18 sept. 2018

Dancing in Madrid

The thought of dancing in Spain fills most people’s imaginations with brightly dressed flamenco dancers and sultry salsa in dimly lit clubs. Amazing, but not something the average person can participate in other than as an enthusiastic spectator.

I was lucky enough to discover another side of dancing in Madrid at the Madrid Dance Center – a modern facility near Retiro (a few minutes walk from the Principe de Vergara metro) offering a range of classes including jazz, tap, contemporary, salsa, ballet, tango, and even pilates.

I took a contemporary dance class last week from an impressive instructor – Stephane – who spoke Spanish, French, and English. The class had only three other people in it and I was by far the least talented dancer, but I enjoyed every bit of it and loved the challenge of moving my body and trying to keep up with the choreography!


The best way to get started is to check out their class schedule – horario general on the website under actividades y precios – which changes each month, and decide what you’re interested in taking and how often you’d like to go. Then you can walk in and sign up any time.

I highly recommend trying out a class and taking advantage of the discount being offered. Happy dancing!

Madrid Dance Center

www.madriddancecenter.es

914 355 981

Calle del Doctor Castelo 7, 28009

13 sept. 2018

Being Streetsmart in Madrid

In the past we’ve written posts about the metro, buses and train systems here, but after living in Madrid for almost a year you start to catch on to a couple of things here. (yeah, I know it took me a year, I’m a slow learner) Here’s just a couple of things to keep in mind when riding Madrid’s public transit system.

As you are waiting on the platform, the metro trains come from your right to your left, not the other way around as on most other cities’s metros I’ve been on. I learned this one night by accidentally going up and around to the other side of the platform because I thought the train was coming from the wrong direction, it ended up costing me and extra 15 mins to wait for the next train. (they run less frequently after 11pm) There are a few exceptions, though, at the Charmatin stop which is connected with the Renfe depending on how you exit the train station you could end up in the middle platform on the metro and thus it could come on your right.

There’s also a couple of lessons I learned on the bus. One is you enter through the front door, and always exit the back door, even if no one is getting on. (this is strictly enforced and mentioned on their website) A friend of ours also mentioned that if you carry a stroller on, you must be in the cut out section to the side, or also reserved for wheelchairs. She didn’t know and sat in a seat with the stroller in the aisle, and ended up holding the bus up until she was able to move back to the appropriate section. Also, make sure you hit the stop button for your stop or promixa parada, immediately after they make the preceding stop. Otherwise, they will blow right by your stop, my husband has had to learn this a couple of times. As the bus arrives, especially at the smaller stops, you have to flag the driver down, just as if you are trying to hail a cab.

Written problem 1: According to the Madrid blog posts, which metro stop is a few minutes' walk from the Madrid Dance Center?
The records below have no connection to the Madrid blog posts.

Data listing
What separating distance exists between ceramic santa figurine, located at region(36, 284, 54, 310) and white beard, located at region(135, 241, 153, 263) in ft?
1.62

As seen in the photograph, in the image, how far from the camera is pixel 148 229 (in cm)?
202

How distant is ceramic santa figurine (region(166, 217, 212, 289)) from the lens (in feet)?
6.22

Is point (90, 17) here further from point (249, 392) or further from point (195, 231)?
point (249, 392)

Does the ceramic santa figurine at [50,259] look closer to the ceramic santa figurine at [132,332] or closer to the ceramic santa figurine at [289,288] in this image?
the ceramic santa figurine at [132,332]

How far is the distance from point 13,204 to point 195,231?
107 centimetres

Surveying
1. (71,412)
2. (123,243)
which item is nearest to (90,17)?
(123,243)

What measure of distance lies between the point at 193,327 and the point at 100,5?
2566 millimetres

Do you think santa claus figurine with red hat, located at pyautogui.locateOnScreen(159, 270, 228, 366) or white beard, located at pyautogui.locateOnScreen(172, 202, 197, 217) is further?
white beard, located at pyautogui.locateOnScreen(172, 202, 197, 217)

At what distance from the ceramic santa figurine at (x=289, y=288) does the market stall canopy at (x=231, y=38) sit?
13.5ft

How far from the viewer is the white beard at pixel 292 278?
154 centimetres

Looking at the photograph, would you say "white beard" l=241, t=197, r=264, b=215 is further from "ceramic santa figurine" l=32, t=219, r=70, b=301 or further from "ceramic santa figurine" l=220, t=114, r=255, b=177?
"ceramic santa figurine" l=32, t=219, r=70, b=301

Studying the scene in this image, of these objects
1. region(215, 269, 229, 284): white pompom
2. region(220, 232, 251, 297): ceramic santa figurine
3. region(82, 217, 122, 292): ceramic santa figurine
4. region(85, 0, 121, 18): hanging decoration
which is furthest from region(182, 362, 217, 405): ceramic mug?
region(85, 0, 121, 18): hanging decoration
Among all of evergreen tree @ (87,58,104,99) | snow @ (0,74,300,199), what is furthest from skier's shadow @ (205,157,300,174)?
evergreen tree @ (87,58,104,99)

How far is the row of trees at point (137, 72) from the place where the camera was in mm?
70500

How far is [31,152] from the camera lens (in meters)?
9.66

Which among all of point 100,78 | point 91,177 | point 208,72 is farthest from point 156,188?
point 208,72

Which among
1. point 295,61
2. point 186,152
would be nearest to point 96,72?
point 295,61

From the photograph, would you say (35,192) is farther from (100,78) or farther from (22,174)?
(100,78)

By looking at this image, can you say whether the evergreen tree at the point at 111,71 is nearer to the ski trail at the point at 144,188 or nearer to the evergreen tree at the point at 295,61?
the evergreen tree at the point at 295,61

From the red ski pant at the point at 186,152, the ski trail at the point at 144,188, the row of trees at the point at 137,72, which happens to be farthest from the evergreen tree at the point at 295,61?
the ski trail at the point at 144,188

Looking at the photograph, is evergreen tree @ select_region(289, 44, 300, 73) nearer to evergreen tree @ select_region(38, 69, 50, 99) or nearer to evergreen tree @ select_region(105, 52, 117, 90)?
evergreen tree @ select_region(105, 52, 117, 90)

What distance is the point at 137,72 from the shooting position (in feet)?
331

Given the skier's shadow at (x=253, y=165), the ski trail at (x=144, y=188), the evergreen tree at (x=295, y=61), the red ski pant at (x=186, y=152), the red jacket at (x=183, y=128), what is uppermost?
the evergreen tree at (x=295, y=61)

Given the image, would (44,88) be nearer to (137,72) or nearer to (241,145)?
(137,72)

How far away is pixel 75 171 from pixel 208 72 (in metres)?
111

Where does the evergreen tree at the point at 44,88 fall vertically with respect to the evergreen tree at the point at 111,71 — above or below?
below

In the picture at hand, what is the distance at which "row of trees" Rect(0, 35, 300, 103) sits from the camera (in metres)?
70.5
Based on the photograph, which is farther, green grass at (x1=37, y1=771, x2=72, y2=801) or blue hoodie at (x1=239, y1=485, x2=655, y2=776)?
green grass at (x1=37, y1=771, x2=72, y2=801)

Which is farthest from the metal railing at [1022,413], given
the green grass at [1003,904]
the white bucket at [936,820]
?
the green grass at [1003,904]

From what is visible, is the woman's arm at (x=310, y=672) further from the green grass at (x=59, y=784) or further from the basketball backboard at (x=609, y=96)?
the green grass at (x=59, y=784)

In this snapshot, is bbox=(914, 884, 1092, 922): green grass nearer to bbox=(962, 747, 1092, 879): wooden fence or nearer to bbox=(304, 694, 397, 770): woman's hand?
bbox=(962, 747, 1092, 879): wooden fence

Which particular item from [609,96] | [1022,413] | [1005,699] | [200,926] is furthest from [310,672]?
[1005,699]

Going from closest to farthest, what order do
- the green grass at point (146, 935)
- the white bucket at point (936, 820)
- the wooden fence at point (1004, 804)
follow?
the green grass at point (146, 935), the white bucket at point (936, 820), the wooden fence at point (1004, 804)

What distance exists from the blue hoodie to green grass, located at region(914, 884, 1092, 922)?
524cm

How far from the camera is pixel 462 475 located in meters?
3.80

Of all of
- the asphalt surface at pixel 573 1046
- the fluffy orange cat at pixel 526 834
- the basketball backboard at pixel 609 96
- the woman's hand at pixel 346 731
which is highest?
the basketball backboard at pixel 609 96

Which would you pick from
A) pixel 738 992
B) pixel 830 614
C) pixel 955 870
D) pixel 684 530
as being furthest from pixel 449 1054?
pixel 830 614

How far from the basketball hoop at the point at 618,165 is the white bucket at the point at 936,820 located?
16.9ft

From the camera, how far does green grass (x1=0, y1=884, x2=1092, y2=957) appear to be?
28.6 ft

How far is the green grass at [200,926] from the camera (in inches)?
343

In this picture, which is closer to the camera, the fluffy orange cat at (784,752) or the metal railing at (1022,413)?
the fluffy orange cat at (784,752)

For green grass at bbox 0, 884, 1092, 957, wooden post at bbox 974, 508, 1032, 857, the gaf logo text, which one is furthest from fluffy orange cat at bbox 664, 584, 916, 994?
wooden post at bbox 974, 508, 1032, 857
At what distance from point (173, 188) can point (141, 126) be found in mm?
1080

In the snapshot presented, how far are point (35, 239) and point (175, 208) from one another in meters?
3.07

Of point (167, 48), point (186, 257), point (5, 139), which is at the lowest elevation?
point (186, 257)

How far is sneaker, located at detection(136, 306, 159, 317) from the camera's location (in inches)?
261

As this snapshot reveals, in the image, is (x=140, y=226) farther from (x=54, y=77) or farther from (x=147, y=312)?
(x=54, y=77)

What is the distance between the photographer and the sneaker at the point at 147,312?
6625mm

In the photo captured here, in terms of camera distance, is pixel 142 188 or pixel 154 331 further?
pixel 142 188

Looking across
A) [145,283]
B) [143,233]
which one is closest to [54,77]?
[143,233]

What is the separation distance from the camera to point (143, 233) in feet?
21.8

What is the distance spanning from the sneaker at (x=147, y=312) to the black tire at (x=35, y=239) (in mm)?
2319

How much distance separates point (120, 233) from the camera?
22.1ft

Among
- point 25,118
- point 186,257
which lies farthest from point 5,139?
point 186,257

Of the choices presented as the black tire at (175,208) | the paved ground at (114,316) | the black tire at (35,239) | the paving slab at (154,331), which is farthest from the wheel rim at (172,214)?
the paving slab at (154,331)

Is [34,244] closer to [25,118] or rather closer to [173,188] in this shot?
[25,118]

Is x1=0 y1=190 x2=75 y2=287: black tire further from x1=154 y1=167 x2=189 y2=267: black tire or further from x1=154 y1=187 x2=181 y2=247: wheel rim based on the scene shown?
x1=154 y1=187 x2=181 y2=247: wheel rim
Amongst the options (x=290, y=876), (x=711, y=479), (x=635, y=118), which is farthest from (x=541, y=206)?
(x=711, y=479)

Written problem 2: In the records, change "separating distance" to "gap" and write out the lines from the start of the records through the line with "2566 millimetres", leaving everything else as it is.

Full output 1: Principe de Vergara

Full output 2:
What gap exists between ceramic santa figurine, located at region(36, 284, 54, 310) and white beard, located at region(135, 241, 153, 263) in ft?
1.62

As seen in the photograph, in the image, how far from the camera is pixel 148 229 (in cm)?
202

How distant is ceramic santa figurine (region(166, 217, 212, 289)) from the lens (in feet)?
6.22

Is point (90, 17) here further from point (249, 392) or further from point (195, 231)?
point (249, 392)

Does the ceramic santa figurine at [50,259] look closer to the ceramic santa figurine at [132,332] or closer to the ceramic santa figurine at [289,288] in this image?
the ceramic santa figurine at [132,332]

How far is the distance from point 13,204 to point 195,231?
107 centimetres

Surveying
1. (71,412)
2. (123,243)
which item is nearest to (90,17)?
(123,243)

What measure of distance lies between the point at 193,327 and the point at 100,5?
2566 millimetres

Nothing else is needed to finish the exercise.